§ ACTIVITY LIST
A) Transcribe part of the passage on deep brain stimulation implantation, beginning at the words "Following implantation of" and stopping after "the pulse generator.".
B) In the passage on deep brain stimulation implantation, which parameters can typically be adjusted when programming the pulse generator?

Following implantation of the DBS electrode, it is affixed to the skull using anchoring devices such as the Navigus Stimloc device or the Medtronic bur hole ring and cap. Other institutions use bone cement or plates to secure the electrode. The distal tip of the electrode is covered by a connector or plug to protect the contacts and the electrode wire is buried in the subgaleal space for use at the time of the implantation of the pulse generator.

The implantation of the pulse generator can be performed on the same day of the implantation of the DBS lead or at a later date. The patient is placed supine and the head is turned to the side opposite the intended side of the pulse generator implantation. An infraclavicular incision is made and a subcutaneous pocket is fashioned. Occasionally, a pocket is created below the pectoralis fascia and the IPG is buried in this pocket. The advantage of this latter site is that there is less chance of downward migration and drift of the IPG with time compared to locations within a subcutaneous pocket. Other locations may be used for the placement of the IPG to accommodate variations in body habitus and for cosmetic reasons. Available IPGs include single-channel, dual-channel, rechargeable, and nonrechargeable devices. These devices can be programmed transcutaneously with a handheld module. Typical parameters that can be adjusted include voltage, pulse width, frequency, and electrode polarity.

§ THE DATA
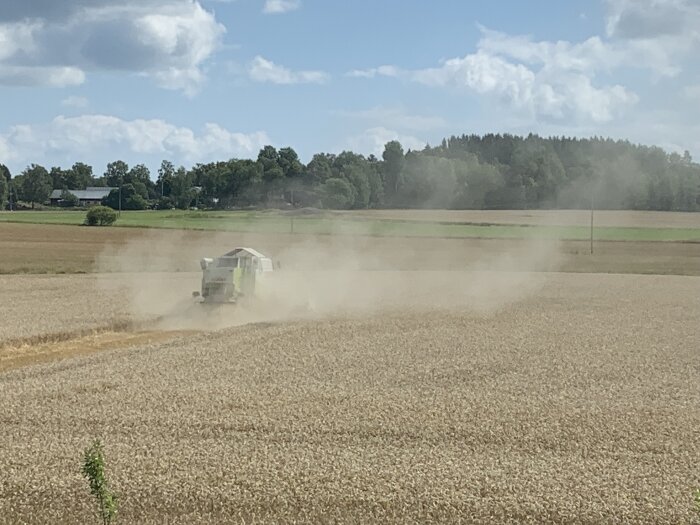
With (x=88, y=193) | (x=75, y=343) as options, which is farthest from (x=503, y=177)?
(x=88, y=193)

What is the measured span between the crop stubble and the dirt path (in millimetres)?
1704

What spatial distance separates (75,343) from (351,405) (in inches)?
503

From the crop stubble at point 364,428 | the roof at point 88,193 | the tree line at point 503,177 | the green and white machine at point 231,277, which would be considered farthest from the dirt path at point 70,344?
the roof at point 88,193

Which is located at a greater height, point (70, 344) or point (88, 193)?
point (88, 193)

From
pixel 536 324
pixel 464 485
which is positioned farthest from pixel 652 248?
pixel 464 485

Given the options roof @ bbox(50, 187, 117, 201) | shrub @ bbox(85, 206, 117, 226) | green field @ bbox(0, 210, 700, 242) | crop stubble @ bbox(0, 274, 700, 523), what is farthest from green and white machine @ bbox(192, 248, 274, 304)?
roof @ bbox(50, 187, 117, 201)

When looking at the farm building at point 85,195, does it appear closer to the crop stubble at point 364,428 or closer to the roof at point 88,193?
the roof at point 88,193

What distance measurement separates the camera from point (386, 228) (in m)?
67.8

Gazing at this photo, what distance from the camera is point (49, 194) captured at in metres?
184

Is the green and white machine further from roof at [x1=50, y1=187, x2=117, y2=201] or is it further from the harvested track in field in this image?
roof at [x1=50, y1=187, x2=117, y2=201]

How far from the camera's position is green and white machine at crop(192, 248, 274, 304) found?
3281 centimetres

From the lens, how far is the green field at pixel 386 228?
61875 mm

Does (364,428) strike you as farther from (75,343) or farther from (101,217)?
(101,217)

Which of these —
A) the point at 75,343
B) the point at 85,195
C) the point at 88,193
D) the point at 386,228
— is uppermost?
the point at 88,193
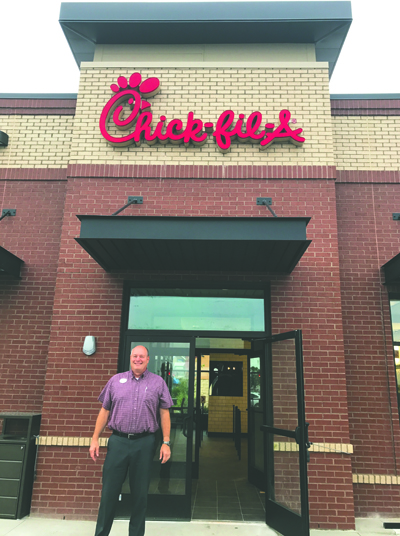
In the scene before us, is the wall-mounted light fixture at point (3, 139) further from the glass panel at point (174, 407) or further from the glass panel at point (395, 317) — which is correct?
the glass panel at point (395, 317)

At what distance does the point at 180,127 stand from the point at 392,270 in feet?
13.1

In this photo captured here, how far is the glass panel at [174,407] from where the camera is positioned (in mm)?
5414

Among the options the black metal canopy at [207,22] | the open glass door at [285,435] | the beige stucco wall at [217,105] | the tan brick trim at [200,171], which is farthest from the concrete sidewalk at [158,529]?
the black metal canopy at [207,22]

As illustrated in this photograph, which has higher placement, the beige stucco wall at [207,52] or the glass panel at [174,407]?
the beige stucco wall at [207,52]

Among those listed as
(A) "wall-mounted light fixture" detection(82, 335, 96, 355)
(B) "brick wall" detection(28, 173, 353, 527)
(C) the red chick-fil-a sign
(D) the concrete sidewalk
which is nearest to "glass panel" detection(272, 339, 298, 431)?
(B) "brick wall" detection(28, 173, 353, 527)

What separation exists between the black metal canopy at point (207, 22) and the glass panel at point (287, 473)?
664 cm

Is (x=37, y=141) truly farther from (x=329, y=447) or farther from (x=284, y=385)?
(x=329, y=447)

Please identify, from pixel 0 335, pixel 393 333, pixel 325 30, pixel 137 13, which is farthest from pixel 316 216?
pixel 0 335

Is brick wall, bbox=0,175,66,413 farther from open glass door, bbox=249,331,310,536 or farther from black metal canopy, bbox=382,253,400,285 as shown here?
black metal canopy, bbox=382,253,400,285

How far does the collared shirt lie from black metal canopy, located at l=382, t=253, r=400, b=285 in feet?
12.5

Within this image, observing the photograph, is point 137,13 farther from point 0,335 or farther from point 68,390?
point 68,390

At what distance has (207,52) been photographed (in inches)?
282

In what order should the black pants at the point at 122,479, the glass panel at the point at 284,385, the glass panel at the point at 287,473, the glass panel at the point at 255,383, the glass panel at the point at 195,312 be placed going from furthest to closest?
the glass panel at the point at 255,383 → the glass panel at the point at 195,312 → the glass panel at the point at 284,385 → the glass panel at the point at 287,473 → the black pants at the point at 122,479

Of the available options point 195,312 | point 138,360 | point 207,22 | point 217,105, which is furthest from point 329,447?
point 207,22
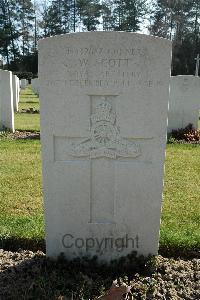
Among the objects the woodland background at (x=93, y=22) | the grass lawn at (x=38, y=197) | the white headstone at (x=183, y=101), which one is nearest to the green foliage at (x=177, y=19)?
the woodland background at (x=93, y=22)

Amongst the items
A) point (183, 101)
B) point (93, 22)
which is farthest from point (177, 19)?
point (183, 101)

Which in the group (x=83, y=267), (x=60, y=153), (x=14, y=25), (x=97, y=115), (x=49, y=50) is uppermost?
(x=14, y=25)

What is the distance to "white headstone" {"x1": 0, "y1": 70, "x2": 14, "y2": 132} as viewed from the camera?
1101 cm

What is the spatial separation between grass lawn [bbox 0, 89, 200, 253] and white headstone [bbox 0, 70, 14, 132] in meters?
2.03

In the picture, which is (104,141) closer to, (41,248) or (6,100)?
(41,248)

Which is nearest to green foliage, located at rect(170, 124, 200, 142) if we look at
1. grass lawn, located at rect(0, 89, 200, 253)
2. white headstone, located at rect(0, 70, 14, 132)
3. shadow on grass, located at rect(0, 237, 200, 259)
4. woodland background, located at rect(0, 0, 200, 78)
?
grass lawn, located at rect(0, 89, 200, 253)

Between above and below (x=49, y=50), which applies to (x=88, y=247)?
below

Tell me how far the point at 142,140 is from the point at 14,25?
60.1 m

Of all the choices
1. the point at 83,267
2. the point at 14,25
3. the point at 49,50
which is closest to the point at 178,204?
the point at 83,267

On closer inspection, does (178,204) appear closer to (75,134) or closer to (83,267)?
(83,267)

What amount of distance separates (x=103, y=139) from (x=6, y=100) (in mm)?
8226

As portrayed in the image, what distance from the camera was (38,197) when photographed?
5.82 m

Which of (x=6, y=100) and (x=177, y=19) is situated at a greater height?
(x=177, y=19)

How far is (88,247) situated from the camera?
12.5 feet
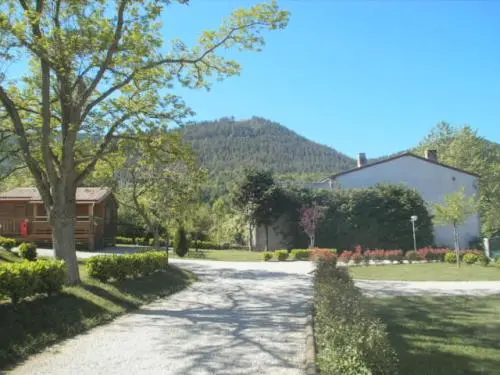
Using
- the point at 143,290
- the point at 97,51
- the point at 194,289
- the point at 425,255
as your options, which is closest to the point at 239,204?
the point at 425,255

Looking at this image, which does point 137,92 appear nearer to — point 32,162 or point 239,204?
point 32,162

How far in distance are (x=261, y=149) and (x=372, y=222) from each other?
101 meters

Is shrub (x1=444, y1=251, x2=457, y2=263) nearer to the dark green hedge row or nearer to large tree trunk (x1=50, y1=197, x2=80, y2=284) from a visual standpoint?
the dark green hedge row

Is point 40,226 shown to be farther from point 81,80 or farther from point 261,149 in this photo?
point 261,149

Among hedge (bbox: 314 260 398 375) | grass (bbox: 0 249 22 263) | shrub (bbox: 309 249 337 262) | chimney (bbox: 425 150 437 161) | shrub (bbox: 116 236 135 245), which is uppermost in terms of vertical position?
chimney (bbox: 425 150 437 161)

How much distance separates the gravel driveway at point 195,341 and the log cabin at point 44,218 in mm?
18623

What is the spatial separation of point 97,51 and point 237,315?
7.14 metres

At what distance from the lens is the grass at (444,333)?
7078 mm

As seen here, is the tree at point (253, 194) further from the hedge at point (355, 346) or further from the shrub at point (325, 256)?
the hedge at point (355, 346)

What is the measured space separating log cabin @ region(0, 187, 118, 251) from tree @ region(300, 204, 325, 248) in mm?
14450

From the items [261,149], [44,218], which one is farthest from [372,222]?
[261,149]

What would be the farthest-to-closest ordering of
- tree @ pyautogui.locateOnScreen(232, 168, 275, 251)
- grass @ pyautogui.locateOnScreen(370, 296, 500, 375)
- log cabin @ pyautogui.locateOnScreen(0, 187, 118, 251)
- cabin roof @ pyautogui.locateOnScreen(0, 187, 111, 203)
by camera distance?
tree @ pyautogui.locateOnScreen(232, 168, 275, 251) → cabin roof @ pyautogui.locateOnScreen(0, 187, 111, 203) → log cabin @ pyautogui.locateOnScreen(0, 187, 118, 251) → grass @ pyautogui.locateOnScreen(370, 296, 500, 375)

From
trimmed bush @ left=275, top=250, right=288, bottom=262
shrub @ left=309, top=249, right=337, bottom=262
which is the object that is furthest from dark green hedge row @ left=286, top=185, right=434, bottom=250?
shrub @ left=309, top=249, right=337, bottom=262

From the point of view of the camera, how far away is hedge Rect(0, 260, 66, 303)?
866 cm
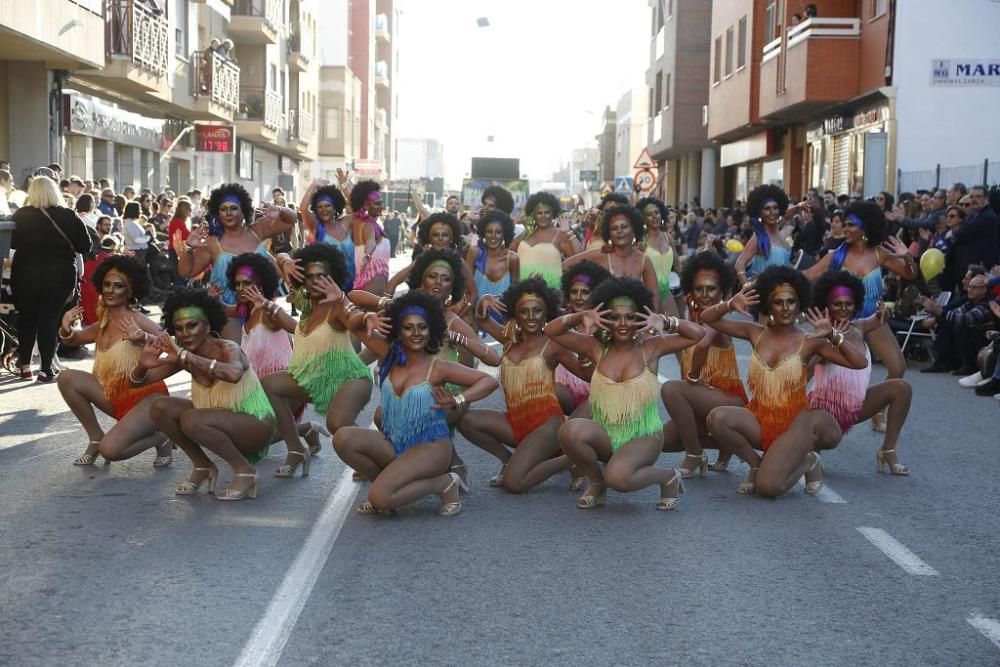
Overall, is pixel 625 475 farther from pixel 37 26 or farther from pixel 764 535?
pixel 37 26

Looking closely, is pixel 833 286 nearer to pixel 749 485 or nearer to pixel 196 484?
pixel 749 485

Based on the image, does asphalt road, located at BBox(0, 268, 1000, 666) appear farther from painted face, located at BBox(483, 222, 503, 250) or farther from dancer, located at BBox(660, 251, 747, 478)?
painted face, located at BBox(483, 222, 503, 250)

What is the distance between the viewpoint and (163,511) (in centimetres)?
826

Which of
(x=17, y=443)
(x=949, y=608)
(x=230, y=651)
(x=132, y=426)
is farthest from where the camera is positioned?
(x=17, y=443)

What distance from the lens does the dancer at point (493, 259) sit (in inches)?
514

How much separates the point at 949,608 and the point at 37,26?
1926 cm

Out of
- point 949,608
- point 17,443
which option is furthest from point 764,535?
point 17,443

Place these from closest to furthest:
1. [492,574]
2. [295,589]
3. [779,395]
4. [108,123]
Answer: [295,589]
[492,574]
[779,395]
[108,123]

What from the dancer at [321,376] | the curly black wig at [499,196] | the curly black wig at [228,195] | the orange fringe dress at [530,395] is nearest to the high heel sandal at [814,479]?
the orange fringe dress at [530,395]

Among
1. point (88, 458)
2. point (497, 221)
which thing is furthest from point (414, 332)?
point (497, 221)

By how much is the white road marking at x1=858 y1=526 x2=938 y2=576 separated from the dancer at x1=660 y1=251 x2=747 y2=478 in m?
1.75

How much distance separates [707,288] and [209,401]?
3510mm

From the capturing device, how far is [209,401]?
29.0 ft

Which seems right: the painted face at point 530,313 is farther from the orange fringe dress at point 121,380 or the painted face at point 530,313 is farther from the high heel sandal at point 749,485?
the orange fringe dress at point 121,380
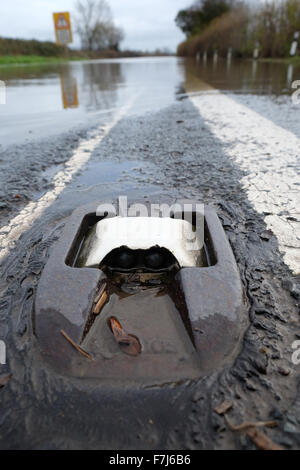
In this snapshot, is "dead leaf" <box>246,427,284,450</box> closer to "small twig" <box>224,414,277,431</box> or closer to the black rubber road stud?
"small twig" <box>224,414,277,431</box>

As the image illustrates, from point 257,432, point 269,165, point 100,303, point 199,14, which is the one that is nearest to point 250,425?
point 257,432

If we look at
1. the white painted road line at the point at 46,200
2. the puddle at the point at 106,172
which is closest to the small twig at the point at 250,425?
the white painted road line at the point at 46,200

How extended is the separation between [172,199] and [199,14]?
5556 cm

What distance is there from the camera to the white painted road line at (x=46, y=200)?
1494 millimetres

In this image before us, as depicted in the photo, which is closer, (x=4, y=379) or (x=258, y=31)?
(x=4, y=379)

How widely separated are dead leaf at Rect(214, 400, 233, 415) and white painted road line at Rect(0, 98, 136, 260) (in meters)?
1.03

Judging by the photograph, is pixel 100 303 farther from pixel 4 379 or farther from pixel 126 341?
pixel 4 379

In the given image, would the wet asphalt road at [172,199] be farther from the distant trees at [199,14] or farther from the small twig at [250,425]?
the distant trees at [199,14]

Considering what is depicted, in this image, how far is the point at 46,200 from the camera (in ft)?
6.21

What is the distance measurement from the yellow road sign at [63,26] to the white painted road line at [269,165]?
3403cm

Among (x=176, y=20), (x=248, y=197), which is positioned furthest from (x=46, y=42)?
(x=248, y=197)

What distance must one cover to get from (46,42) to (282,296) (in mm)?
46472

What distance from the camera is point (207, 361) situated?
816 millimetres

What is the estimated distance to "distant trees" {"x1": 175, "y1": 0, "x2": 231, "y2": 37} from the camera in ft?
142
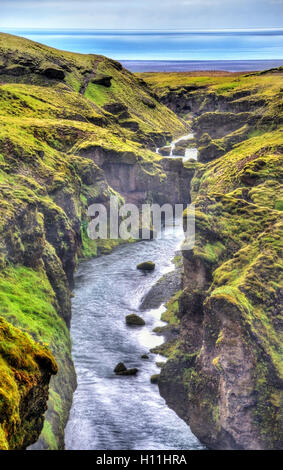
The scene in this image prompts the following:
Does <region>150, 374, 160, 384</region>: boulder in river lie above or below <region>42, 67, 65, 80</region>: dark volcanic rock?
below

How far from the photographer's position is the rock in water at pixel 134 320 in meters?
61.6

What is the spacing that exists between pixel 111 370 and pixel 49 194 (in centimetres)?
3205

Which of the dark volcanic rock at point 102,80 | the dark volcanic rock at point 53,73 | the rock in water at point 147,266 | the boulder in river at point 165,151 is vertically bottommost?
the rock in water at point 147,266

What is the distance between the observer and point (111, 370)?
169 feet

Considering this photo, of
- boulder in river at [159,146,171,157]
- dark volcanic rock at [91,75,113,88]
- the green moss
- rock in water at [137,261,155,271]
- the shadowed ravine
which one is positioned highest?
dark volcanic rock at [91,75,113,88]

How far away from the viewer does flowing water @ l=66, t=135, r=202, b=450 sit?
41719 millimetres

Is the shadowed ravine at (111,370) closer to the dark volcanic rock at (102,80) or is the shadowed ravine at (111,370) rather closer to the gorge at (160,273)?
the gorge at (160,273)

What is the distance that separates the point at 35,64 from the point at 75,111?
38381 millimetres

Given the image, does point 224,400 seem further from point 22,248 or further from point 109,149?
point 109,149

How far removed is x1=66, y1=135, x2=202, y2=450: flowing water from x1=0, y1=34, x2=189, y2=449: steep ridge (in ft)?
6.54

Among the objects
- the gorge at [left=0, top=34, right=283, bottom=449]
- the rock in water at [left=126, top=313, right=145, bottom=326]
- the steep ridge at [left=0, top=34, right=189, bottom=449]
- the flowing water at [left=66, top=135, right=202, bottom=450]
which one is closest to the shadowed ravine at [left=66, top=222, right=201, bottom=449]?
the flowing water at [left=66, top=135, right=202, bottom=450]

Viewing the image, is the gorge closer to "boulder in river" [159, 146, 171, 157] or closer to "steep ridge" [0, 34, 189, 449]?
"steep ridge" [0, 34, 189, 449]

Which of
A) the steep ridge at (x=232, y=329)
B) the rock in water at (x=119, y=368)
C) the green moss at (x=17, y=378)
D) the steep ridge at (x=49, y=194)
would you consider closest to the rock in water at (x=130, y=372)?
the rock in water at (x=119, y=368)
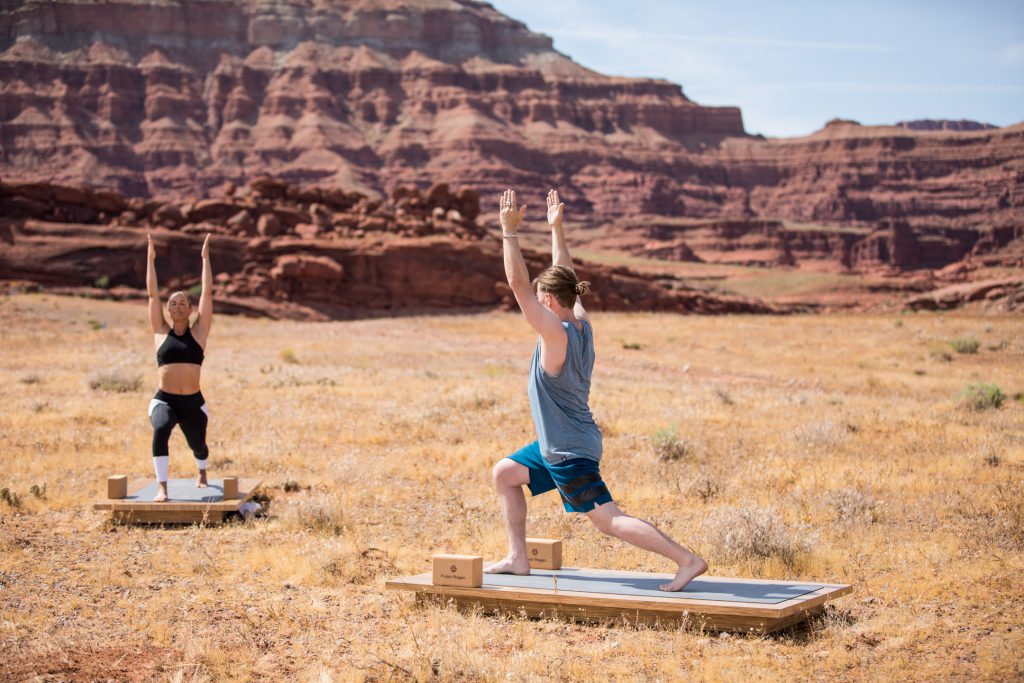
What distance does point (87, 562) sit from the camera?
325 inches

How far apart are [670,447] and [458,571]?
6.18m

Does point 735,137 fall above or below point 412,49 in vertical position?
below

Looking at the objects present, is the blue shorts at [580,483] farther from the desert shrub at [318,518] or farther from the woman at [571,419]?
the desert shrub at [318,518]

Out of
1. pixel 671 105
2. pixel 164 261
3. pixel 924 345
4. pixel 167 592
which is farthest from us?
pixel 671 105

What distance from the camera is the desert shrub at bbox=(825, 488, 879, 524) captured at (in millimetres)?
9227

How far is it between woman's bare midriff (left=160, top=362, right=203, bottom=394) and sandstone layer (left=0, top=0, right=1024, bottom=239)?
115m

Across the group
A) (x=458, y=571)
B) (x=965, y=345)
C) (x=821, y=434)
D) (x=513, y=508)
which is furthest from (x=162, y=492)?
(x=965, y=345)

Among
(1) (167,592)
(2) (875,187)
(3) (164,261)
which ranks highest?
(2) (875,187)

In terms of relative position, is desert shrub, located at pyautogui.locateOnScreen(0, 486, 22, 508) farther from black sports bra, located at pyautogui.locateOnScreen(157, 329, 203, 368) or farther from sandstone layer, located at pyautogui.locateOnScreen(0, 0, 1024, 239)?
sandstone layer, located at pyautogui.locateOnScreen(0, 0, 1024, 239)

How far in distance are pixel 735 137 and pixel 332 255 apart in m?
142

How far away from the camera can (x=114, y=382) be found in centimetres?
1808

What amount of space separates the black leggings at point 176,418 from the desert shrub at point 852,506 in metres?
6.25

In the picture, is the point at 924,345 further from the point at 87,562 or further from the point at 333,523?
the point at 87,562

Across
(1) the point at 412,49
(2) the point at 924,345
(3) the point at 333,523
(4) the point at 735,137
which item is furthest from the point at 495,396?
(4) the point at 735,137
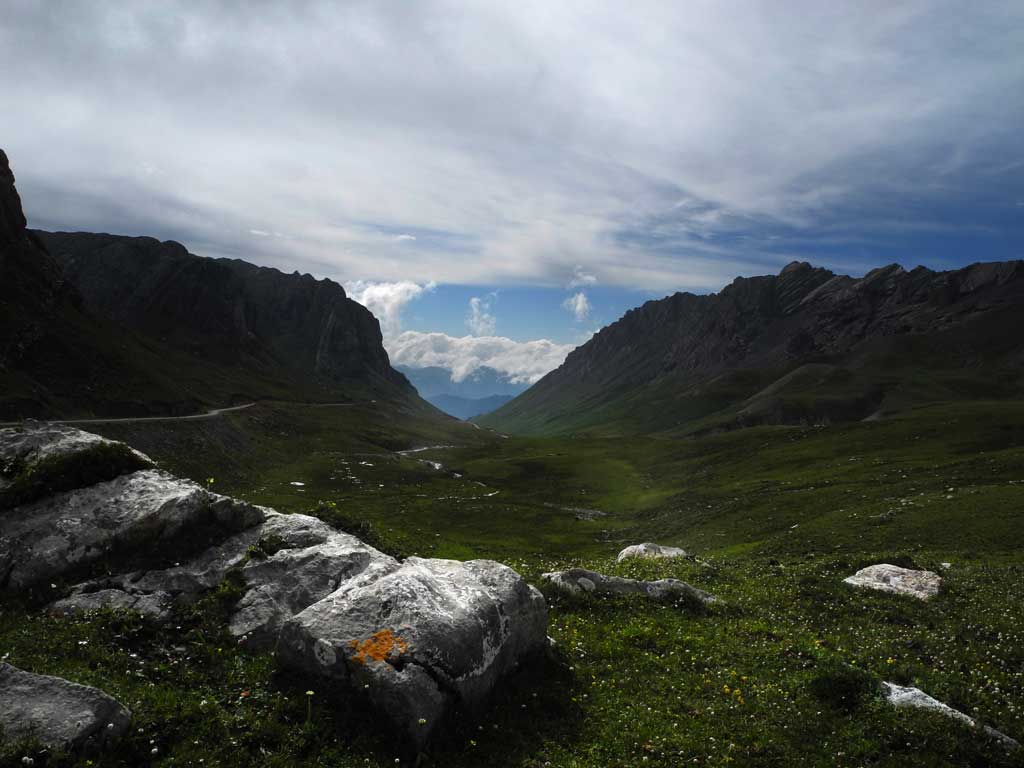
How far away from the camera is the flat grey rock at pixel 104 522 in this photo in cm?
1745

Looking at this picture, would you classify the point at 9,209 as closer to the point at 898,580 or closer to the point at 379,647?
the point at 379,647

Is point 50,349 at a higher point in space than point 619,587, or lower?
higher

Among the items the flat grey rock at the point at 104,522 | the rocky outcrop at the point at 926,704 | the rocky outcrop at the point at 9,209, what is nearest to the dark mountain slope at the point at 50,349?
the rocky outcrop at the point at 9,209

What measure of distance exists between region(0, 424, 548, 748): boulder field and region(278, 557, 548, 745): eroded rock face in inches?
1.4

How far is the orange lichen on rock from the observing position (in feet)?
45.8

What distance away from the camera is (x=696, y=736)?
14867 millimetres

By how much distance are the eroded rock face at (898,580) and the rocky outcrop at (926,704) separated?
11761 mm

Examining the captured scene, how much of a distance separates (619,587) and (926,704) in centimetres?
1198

§ TASK RESULTS
A)
Following implantation of the DBS electrode, it is affixed to the skull using anchoring devices such as the Navigus Stimloc device or the Medtronic bur hole ring and cap. Other institutions use bone cement or plates to secure the electrode. The distal tip of the electrode is covered by a connector or plug to protect the contacts and the electrode wire is buried in the subgaleal space for use at the time of the implantation of the pulse generator.

B) Voltage, pulse width, frequency, and electrode polarity.